Kucinich: We Are Losing Our Nation to Lies About the Necessity of War

by @ . Filed under Uncategorized

WASHINGTON - Congressman Dennis Kucinich (D-OH) today made the following statement on the floor of the House concerning an expected vote on a $33 billion supplemental war funding bill:

"In a little more than a year the United States flew $12 billion in cash to Iraq, much of it in $100 bills, shrink wrapped and loaded onto pallets. Vanity Fair reported in 2004 that `at least $9 billion’ of the cash had `gone missing, unaccounted for.’ $9 billion.

"Today, we learned that suitcases of $3 billion in cash have openly moved through the Kabul airport. One U.S. official quoted by the Wall Street Journal said, `A lot of this looks like our tax dollars being stolen.’ $3 billion.  Consider this as the American people sweat out an extension of unemployment benefits.

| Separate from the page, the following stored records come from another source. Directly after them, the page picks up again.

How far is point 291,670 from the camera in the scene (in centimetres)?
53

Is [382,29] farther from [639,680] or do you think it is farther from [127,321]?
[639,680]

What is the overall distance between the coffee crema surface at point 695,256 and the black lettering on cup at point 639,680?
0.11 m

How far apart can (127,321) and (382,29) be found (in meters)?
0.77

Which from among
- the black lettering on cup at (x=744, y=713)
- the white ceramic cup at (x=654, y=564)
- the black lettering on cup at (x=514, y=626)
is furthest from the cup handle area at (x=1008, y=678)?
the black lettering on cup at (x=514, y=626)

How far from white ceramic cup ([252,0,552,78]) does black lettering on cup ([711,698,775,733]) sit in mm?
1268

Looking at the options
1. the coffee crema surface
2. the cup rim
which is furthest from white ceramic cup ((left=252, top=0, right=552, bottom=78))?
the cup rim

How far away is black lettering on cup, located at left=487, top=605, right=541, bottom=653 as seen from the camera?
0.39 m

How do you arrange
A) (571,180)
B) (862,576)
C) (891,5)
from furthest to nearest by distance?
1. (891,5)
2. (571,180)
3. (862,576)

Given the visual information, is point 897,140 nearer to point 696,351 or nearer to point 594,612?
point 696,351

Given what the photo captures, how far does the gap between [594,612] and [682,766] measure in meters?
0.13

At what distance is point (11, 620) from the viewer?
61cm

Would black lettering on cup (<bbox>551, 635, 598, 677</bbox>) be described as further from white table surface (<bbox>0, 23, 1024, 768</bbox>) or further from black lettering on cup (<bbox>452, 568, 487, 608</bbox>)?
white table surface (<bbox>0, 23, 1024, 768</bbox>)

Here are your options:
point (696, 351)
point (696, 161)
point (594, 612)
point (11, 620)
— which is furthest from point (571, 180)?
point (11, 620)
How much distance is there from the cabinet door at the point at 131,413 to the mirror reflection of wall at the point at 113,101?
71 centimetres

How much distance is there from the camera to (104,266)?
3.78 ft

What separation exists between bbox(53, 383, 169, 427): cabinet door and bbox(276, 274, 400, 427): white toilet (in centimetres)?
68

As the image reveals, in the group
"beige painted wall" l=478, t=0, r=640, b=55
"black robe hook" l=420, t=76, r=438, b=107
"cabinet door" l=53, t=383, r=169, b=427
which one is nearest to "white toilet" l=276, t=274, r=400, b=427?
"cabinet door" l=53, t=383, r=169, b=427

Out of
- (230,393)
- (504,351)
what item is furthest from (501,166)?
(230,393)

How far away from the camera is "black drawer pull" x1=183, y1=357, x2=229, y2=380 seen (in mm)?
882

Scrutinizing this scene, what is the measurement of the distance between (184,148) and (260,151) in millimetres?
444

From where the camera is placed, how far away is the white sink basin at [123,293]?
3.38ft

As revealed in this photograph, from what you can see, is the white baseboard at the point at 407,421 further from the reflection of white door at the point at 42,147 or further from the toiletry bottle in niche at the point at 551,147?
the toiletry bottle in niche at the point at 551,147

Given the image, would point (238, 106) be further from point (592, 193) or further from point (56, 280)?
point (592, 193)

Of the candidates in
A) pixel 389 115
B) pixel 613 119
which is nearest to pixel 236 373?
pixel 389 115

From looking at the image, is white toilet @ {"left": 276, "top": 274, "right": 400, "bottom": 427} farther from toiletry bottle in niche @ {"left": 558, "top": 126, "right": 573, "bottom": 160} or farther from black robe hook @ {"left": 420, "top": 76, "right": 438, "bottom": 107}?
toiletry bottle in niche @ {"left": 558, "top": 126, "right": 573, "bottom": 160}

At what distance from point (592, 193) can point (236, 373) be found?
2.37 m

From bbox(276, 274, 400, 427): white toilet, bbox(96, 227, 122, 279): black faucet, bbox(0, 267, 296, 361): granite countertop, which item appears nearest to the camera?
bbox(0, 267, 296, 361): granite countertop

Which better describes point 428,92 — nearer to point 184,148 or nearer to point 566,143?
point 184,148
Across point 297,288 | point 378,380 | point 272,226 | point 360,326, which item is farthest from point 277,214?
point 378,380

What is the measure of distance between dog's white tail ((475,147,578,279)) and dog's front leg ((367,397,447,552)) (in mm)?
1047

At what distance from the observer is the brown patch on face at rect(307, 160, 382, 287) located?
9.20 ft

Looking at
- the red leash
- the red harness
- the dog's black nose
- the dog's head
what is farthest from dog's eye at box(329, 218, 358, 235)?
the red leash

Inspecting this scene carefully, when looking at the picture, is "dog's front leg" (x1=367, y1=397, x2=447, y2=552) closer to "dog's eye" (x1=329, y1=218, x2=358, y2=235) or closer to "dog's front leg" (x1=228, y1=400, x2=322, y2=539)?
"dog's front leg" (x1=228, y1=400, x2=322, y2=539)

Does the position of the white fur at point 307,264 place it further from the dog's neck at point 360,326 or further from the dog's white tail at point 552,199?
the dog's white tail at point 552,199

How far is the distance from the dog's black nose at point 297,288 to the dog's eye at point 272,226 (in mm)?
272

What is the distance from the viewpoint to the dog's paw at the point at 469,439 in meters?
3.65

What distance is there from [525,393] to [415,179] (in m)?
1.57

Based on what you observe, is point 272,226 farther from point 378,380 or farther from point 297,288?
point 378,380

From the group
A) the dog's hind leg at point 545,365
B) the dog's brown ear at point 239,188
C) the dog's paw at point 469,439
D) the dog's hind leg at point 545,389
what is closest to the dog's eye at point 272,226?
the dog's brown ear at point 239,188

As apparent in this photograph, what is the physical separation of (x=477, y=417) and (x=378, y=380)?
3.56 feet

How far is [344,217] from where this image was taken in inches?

"Last week, the BBC reported that "the US military has been giving tens of millions of dollars to Afghan security firms who are funneling the money to warlords." Add to that a corrupt Afghan government underwritten by the lives of our troops.

"And now reports indicate that Congress is preparing to attach $10 billion in state education funding to a $33 billion spending bill to keep the war going.

"Back home millions of Americans are out of work, losing their homes, losing their savings, their pensions, and their retirement security.  We are losing our nation to lies about the necessity of war.

"Bring our troops home. End the war. Secure our economy."